Quote Originally Posted by Avoidy View Post
This guy's not entirely wrong, which is the saddest part. Several years ago back in heavensward, I had friends telling me to quit tera and come play XIV with them. I didn't, because I was hooked on that kMMO crackpipe, but eventually they all quit before stormblood came out, citing the content dripfeed model as their reason. They hated getting a small amount of content every 3 months. Now the shoe's on the other foot, and I'm playing XIV while they're playing other games, and none of them will return to XIV because in their mind the game's had slow content rollouts since at least hw. Hell, the famous "please quit my game" quote from Yoshi P was from years ago. It's not like Endwalker invented the dripfeed model. It just feels worse this time because they extended the waiting period from 3 months to 4. Maybe in 7.0, we'll have to wait 6 months for 6 hours of content.

That said, just saying "it's always been bad" doesn't excuse the fact that it's bad or preclude us from demanding better.
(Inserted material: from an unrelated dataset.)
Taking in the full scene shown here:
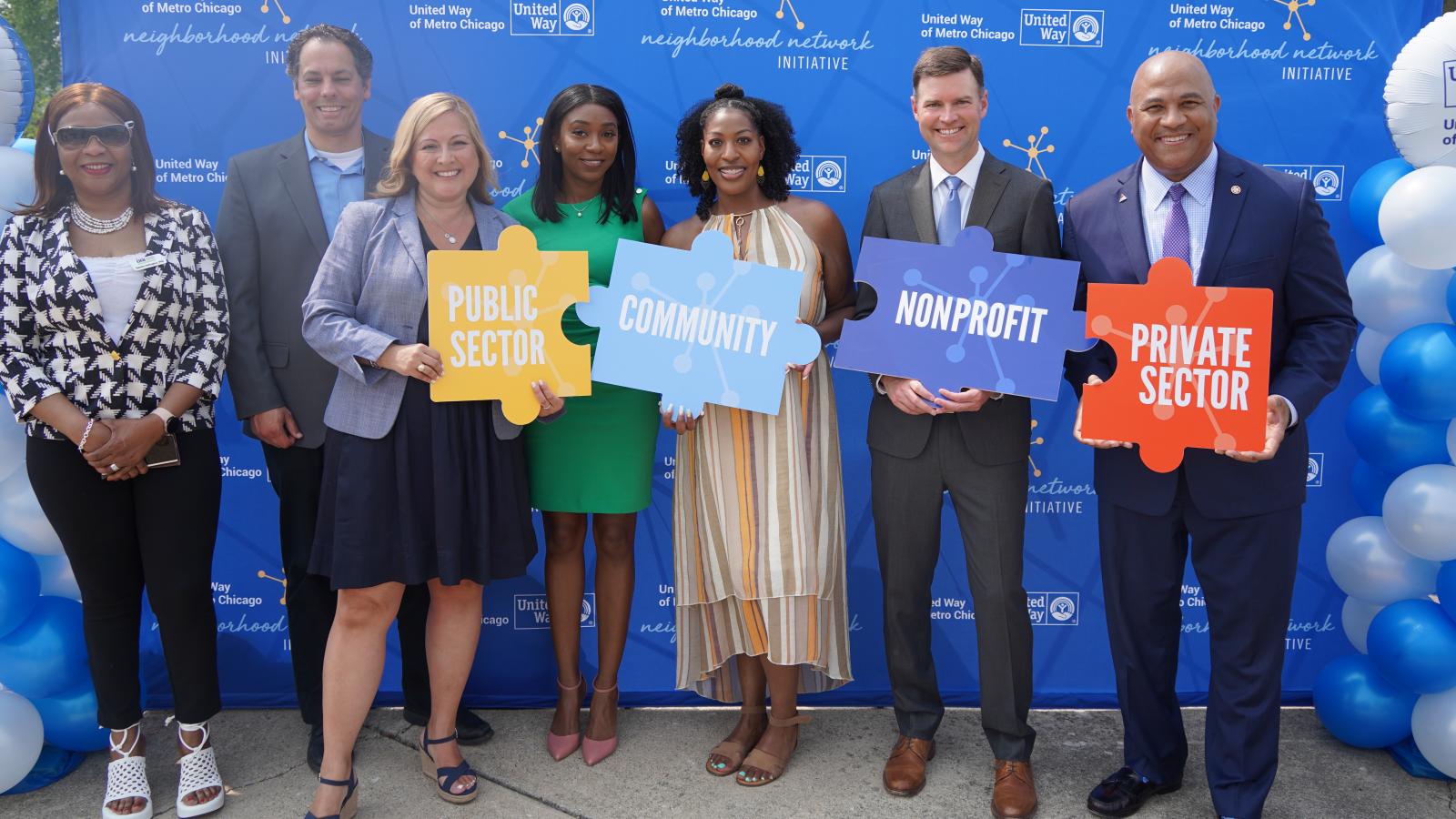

But yeah, no, that precedent's been set for a while. And it's pathetic really, when you consider that there are free to play games with content or events to do every month. And it's particularly egregious when you compare expansions that gave us deep dungeons and exploratory zones while also rolling out the usual dungeon/alliance/8man/relicgrind setup all on a 3 month schedule (stormblood) to today's situation where the content we've gotten instead of exploratory zones (islands, variants) was kinda lacking in longterm replayability and it's left a lot of people bored or quitting until 6.4. In the end it won't matter though. 7.0 will see a resurgence in players; we probably won't even be able to log in when 7.0 launches, because all the tourists will be returning in droves. And that's the only metric anyone in charge will care about. When the number drops by literally 30% after a month, no one will even notice or care except the people whose friends lists have evaporated seemingly overnight, but to hell with those people. We already got their money.
There are also F2P games which don't produce content with anything like that sort of frequency. I came from one which managed to put out all of one new episode (worth about 45 minutes of play time) every five or so months. The remainder of the time they run wall-to-wall recycled 'events' with a FOMO carrot on a stick reward to pad their login metrics. And they put the items their players want most in gambleboxes or £250 bundles, which contain a stack of additional fluff to justify inflating the price.

Focusing most of their resources on cash shop items is exactly why they produce so little playable content.